We landed on the balmy isle of Saint Lucia and were immediately swept under the wing of Lorraine, the lady who owned the guest house we'd be staying in for two weeks. She truly was an amazing host, ensuring that every morning for breakfast we were provided with freshly brewed coffee, mangoes, crusty bread and a selection of jams. We ate in her garden, swinging in her hammock and surrounded by her dogs. She also gave us rides to a variety of attractions, including the Moule-à-Chique lighthouse, Laborie Bay, and anywhere else she thought we might like. It transpired that we liked pretty much anything she took us to, so she widened her horizons and took us to the Caribbean's only 'drive-in volcano'.
Sounds like it'd be sick, right?

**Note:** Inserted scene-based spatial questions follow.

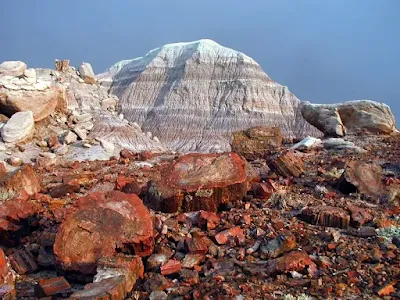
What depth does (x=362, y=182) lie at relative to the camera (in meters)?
6.83

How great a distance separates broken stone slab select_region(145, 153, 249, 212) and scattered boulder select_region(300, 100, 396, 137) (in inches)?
307

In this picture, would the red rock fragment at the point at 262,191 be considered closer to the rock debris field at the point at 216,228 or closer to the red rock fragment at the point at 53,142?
the rock debris field at the point at 216,228

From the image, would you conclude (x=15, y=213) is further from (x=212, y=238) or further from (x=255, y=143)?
(x=255, y=143)

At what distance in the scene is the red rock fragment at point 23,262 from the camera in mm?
5034

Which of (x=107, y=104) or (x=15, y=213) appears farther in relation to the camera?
(x=107, y=104)

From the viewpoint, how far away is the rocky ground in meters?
3.96

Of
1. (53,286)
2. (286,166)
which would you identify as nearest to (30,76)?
(286,166)

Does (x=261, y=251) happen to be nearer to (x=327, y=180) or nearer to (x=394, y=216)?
(x=394, y=216)

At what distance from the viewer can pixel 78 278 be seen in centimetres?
453

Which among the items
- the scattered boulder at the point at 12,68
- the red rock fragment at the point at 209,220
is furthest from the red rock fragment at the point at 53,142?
the red rock fragment at the point at 209,220

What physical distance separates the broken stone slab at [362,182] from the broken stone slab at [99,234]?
3.44 metres

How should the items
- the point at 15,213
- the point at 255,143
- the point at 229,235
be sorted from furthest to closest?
the point at 255,143, the point at 15,213, the point at 229,235

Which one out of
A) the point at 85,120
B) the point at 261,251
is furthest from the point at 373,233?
the point at 85,120

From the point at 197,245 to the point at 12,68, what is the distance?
53.1 ft
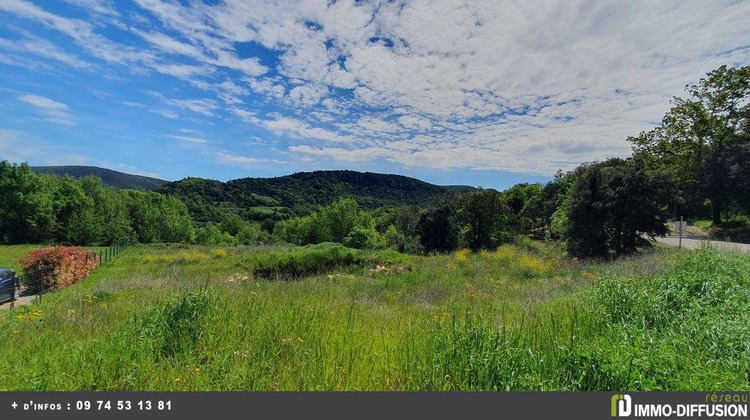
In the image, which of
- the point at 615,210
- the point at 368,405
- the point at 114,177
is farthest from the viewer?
the point at 114,177

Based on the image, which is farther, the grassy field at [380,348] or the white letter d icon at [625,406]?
the grassy field at [380,348]

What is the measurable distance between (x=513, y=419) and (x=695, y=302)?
15.2 feet

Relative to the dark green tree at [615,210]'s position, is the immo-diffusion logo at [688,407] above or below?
below

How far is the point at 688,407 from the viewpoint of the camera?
2.75m

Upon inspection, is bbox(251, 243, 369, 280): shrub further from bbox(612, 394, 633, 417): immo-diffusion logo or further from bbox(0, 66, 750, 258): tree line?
bbox(612, 394, 633, 417): immo-diffusion logo

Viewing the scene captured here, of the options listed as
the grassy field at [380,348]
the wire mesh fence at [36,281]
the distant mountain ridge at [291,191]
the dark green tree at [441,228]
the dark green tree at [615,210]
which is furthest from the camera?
the distant mountain ridge at [291,191]

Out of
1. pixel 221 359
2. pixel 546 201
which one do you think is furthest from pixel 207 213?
pixel 221 359

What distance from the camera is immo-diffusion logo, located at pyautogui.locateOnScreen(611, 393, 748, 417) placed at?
2.74 metres

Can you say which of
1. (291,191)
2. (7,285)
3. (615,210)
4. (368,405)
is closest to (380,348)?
(368,405)

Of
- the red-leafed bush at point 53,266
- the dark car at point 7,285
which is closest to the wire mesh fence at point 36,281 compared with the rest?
the red-leafed bush at point 53,266

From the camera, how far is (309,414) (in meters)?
2.65

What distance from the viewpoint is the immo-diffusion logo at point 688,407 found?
8.98ft

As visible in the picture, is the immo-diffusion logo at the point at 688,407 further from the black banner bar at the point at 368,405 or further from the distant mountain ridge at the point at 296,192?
the distant mountain ridge at the point at 296,192

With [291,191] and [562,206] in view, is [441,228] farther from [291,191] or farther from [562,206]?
[291,191]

Sadly we were not impressed, but politely took a photo anyway, before hurrying back to the car.
She then introduced us to her neighbour Werner, who's spent so long in London and whose speech is peppered with so much English slang that he's now technically only 20% Lucian. He accompanied us to the cinema (supposedly to watch Batman, but it'd sold out. We watched instead a film I can't even bring myself to talk about. 'Madea's Witness Protection'. Do the research) and a variety of bars for treacherously moreish cocktails. He took us dancing in Dennery, and invited us for moonlit karaoke sessions at his friends' houses. We also went to several lunches. We turned up to the first expecting the typical laid-back (still lovely!) affair of fried rice in hammocks, so were rendered speechless when presented with glasses of Malbec and shown to a beautifully-set table. We tucked into fig salad, tender chicken, and breadfruit, and as we sat making dinner party-esque conversation, it struck me as entirely not-in-keeping with how the rest of our year had been. Until a chicken wandered in and laid an egg under a chair, anyway.
Whenever we weren't with Lorraine or Werner, we would hitchhike all over the island, often visiting things at the whims of our (always friendly) drivers. We packed a lot into two weeks, but a big part of me wishes we'd elected to stay in Saint Lucia for the whole month. As we tearfully hugged Werner goodbye at the airport we realised how genuinely sad we were to leave, even though we were now bound for another two-week holiday elsewhere. We attempted to mollify ourselves by going through security without having anything confiscated, but they took Claire's washing powder so that plan went out the window.
We've only been in Barbados for a few days at the time of writing, and as of yet haven't done much exploring beyond our immediate area. It's hurricane season, and though the afternoons are still blisteringly hot, the mornings have all been stormy. I'm happy to report the cocktails are delicious, though. Yesterday we were sitting reading on Dover Beach when a couple of rasta men approached us and sat down nearby. They were talking amongst themselves in Bajan creole about the white ladies, and were taken aback when we understood them and vaguely pissily joined in their conversation. It had the potential to be awkward but we all laughed it off and we then sat eating roasted breadfruit with them. We're going turtle watching with them later.
As I'm sure you're all aware the men's 100m is about to start, so as much as I love typing asanine drivel into the interwebs I'm going to bid you all farewell and go see whether Blake or Bolt wins.